Part of the Dorado group of galaxies, NGC 1433 is a modest sized 6' X 5' barred spiral galaxy with a double ring structure located in the southern constellation of Horologium.
At a modest distance of 30 million light years from Earth, it is a Seyfert galaxy with an active galactic nuclei. NGC 1433 is also known as PGC 13586 or (apparently..?) Miltron's Galaxy.
As is regularly the case and helped by the good seeing, my kit worked flawlessly all three nights and I didn't need to chuck a single sub frame of the 15.5hrs collected
While not up to the standards of Cerro Tololo and Mt Lemmon et al...the Wallaroo seeing was relatively kind to me on two of the three nights (luckily both when I was gathering the 11 hours of luminance) and this galaxy exhibits mostly very fine structural features ..so I have made a comparison with HST to help identify what I have managed to differentiate deep within the galaxy.
Nice colour Mike. Not over the top super saturated stuff. This porridge is just right...
Quote:
Originally Posted by Stevec35
Nicely done Mike. It looks very like NGC 1097
Cheers
Steve
Cheers guys...and glad you liked the porridge little bear and Steve, I agree, definitely some similarities with 1097. Actually there are quite a few similar ring Seyfert galaxies out there.
Another off the beaten track target, Mike? I haven't seen that one before. Expertly captured and processed, as we'd expect
Cheers,
Rick.
Thanks Rick ..it's funny, there are just so many amazing and or cool and beautiful things to shoot up there. I think many find themselves thinking that the popular targets (and I have shot my fair share of'em ) are the only ones worth shooting...when they clearly aren't
Geez, thats good Mike, the detail towards the core is excellent and the colour is excellent too. Thats a lot of exposure time for RGB, paid off. Cant see any diff with the HST pic, dont know why they bother with it.
Geez, thats good Mike, the detail towards the core is excellent and the colour is excellent too. Thats a lot of exposure time for RGB, paid off. Cant see any diff with the HST pic, dont know why they bother with it.

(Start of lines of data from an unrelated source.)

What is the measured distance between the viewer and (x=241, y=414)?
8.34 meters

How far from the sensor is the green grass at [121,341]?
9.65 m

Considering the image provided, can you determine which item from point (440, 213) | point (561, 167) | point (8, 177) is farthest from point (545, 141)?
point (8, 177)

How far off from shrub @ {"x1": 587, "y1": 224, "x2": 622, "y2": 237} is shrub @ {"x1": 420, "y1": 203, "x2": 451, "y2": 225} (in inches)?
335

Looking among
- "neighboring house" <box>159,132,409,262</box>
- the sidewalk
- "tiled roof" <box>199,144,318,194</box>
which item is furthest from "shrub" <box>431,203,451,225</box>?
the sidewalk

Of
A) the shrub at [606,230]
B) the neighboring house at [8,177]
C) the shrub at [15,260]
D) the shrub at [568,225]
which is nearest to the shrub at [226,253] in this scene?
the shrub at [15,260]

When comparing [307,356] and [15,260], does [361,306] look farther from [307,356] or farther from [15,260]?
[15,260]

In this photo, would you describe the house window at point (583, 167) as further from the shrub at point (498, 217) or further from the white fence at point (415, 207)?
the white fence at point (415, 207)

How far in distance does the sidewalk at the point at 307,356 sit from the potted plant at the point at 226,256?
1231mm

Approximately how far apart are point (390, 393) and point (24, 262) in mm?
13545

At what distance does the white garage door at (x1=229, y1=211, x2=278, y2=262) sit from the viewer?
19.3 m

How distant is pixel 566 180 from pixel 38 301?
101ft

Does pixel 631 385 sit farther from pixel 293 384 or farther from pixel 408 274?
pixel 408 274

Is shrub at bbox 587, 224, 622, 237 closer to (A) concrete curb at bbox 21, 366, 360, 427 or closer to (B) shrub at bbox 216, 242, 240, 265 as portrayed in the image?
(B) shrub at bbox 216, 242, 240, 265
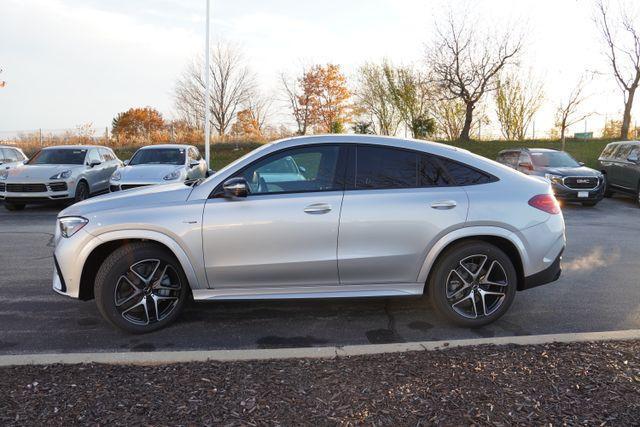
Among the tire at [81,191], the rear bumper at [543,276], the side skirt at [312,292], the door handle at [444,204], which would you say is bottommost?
the side skirt at [312,292]

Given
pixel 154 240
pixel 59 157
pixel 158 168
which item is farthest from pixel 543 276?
pixel 59 157

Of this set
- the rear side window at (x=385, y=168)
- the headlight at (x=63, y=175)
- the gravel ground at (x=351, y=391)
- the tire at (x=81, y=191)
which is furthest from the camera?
the tire at (x=81, y=191)

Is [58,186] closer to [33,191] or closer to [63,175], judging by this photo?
[63,175]

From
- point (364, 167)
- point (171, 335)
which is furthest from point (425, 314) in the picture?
point (171, 335)

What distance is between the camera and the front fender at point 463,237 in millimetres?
4238

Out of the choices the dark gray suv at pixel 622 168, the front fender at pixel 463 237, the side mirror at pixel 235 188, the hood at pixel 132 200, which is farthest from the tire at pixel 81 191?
the dark gray suv at pixel 622 168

Thanks for checking her out guys, glad it was worth a look..and Fred, I agree, meah!.. Hubble Shmubble ... Seriously though, when we lowly Earth bound mortals expose through our wonderfully fresh and life giving but pea soup atmosphere...it is nice to kinda try and gauge what we have actually captured..aaand what we haven't....although you can see the HII regions in mine at least
Thanks for checking her out guys, glad it was worth a look..and Fred, I agree, meah!.. Hubble Shmubble ... Seriously though, when we lowly Earth bound mortals expose through our wonderfully fresh and life giving but pea soup atmosphere...it is nice to kinda try and gauge what we have actually captured..aaand what we haven't....although you can see the HII regions in mine at least
Mike
Not only H2 regions but also dark lines of cooler galactic dust that block the stars behind them
Very beautiful and well photographed. The symmetry (and slight departure from symmetry) is lovely, as is the sharp and accurate capture of the intriguing ring of dust. And the important bright centre is not burned out!